EJERCICIO PLANTEADO 1 →
En el fragmento sobre el conflicto entre Roma y Cartago, ¿con qué hecho se indica que empieza la tensión?

....

Ante el grito de ayuda de sus aliados, Roma no duda un momento en prestarles auxilio. Se arriesga incluso a entrar en estado de guerra con Cartago tan sólo por seguir firme en sus convicciones. Ésta es la imagen que proyectan los romanos sobre su modo de proceder. Deja entrever una firmeza desinteresada por parte de Roma que luego se difundirá a través de las fuentes que bajo la influencia romana narran los avatares del conflicto. Su versión es la siguiente: la política agresiva y codiciosa de Aníbal, hombre vengativo y siempre dispuesto a utilizar métodos violentos, es contrarrestada por los romanos siguiendo principios jurídicos intachables, respetando tratados y actuando contra la avidez púnica. Si dejamos de lado esta visión casuística labrada en torno a un paradigma jurídico-legalista y contemplamos de forma imparcial el transcurso de los hechos, caben otras conclusiones bien distintas de éstas. Recordemos que la tensión empieza cuando Sagunto ataca a los turboletas, aliados de Cartago. Al reclamar éstos ayuda a Aníbal, se produce la aceleración del conflicto.

....

EJERCICIO PLANTEADO 2 →
Reescriba todas las entradas sustituyendo "asphalt pavement" por "paved road" y sin alterar nada más.

ENTRADAS PROPORCIONADAS →
....

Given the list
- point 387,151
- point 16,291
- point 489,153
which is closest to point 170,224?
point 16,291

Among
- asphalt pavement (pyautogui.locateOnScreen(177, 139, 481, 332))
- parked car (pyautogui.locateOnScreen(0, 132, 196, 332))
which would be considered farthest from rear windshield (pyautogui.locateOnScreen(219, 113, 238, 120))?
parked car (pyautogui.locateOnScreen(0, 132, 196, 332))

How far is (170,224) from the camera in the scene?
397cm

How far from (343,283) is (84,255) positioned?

....

RESULTADO DE LA TAREA 1 →
Con el ataque de Sagunto a los turboletas, aliados de Cartago.

RESULTADO DE LA TAREA 2 →
Given the list
- point 387,151
- point 16,291
- point 489,153
which is closest to point 170,224?
point 16,291

Among
- paved road (pyautogui.locateOnScreen(177, 139, 481, 332))
- parked car (pyautogui.locateOnScreen(0, 132, 196, 332))
which would be considered farthest from rear windshield (pyautogui.locateOnScreen(219, 113, 238, 120))?
parked car (pyautogui.locateOnScreen(0, 132, 196, 332))

How far is (170,224) from the camera in the scene?
397cm

How far from (343,283) is (84,255) positioned?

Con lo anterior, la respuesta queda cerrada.